Here we present the possibility to employ the X0 reduction for a satellite based gamma module made of a converter/tracker&calorimeter system fully composed of oriented crystals. In case of pointing strategy, the enhancement of pair production cross section would improve the detector sensitivity; one may therefore consider to reduce the total convert-tracker length. At the same time, the e.m. showers initiated by gamma-rays with energies from few GeV up to hundreds GeV - multi-TeV would be contained in a much smaller volume in a calorimeter composed of oriented crystal scintillators if compared to standard detectors [4]. This results in reducing the necessary weight and cost to contain most of the shower length, with a decrease of the calorimeter leakage and improvement in the energy resolution. Furthermore, we experimentally demonstrated that the shower enhancement in PWO scintillator crystals occurs for direction of gamma-rays within about a mrad (0.06°) with the crystallographic axis, thereby increasing the signal-to-background discrimination in such a small angular size. This could be exploited to deeply investigate interesting astrophysical objects with a fine angular resolution and enhanced sensitivity, with no need of a complex tracker system. Last but not least, such an apparatus will continue to operate in a standard way in the absence of pointing.

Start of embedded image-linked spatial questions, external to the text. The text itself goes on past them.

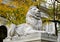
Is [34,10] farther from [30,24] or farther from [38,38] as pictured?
[38,38]

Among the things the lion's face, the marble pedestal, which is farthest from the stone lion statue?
the marble pedestal

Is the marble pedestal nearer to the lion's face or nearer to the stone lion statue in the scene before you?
the stone lion statue

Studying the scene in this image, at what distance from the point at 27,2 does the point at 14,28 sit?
1.03 m

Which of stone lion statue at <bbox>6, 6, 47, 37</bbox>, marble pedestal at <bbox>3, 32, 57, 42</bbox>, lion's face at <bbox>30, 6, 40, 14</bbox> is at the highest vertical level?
lion's face at <bbox>30, 6, 40, 14</bbox>

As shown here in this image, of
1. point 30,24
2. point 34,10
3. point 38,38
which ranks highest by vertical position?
point 34,10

Several fields of gamma-ray astrophysics in the range from few to hundreds of GeV, which are not perfectly covered in resolution by either the Fermi telescope or ground Cerenkov facilities, could be explored using the pointing strategy, such as pointing of the Galactic Center (in either Milky Way [5] or dwarf galaxies [6]) for Dark Matter discrimination, observation of unidentified FERMI gamma-ray sources, follow-up of transient and multimessenger sources.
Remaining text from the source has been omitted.